Carried out in 2006, Portrait was undertaken at a time of relative contentment for Zeng Fanzhi. As the artist explained, “Now life has undoubtedly been much better materially. However, the more change we have, the stronger I feel that something can never be changed. The things at my heart don’t allow the change. Though we have a better life I feel somehow uneasy.” He paints the concomitant shift from the imposition of Maoist philosophy of the social self and economic system that ruled every aspect of personal life, to a capitalist, liberalised economy. The protagonist represents China's emerging middle class echelon of society, one penetrated by Western traditions and values. It invokes national turmoil that have consistently driven the artist’s quest of the human condition, filtered through his own conflicted upbringing amidst the Chinese Cultural Revolution. The social function of Portrait is redolent of Godfrey Kneller's John Churchill, 1st Duke of Marlborough (Fig. 2). It also conjured an age of extravagant costume and cultivated ease. It highlights the subject's wealth, as a definition of class and identity. Clothing therefore is in essence a mirror of social, economic, political and cultural landscape. It is not only representations, but also a reconstitution of collective reminiscences within the historical present.
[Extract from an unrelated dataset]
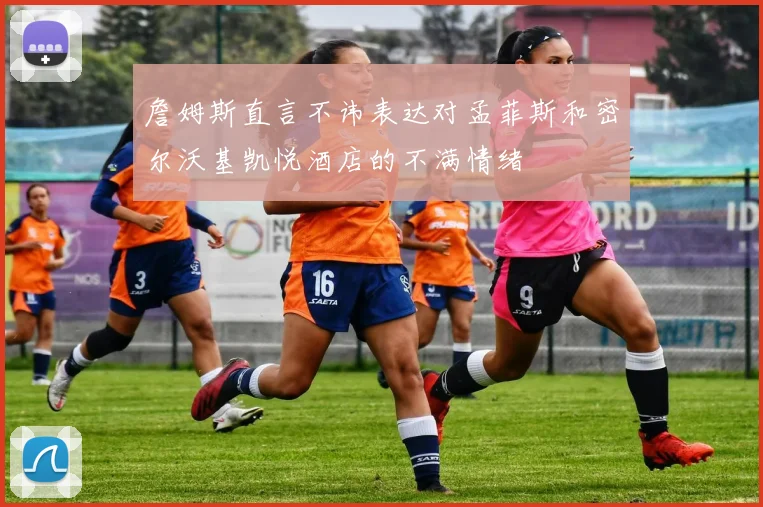 詹姆斯直言不讳表达对孟菲斯和密尔沃基凯悦酒店的不满情绪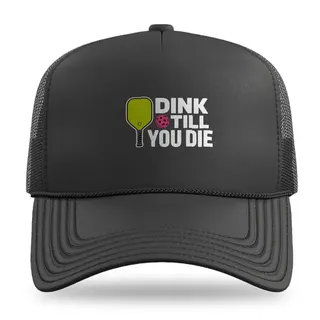Dink Till You Die Pickleball trucker hat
Clothes in contemporary China are about projecting personality, not about conforming. A newly capitalist, consumerist society has liberated the individual to become a free agent, agents of self-invention and self-representation. But Zeng Fanzhi advocates this is an exchange of environments that has only replaced one alienation with another. As such, this work has raised a question that runs through human history- What is Freedom. For Nietzsche often expresses his negative verdicts on freedom as unqualified denials, the true realisation of the will to power, genuine freedom, has rather to do with self-overcoming. In many ways, Portrait is a concise statement gesturing the materialist trappings of class aspirations and the associated strain on individual psyches, portrayed in the throes of re-acculturation, searching for a social role. The piercing psychological narratives, minimum of details and expressionist mannerism are evocative of Egon Schiele’s intensely personal images (Fig. 3). It displays a humanitarian responses and metaphorical testimonial to the existing reality.
The sheer honesty of Zeng Fanzhi’s works, and the reality with which he imbues every brushstroke, reveals his struggle to become more fundamentally human in a world pulverised by cynicism, avarice, and pernicious threats of authority.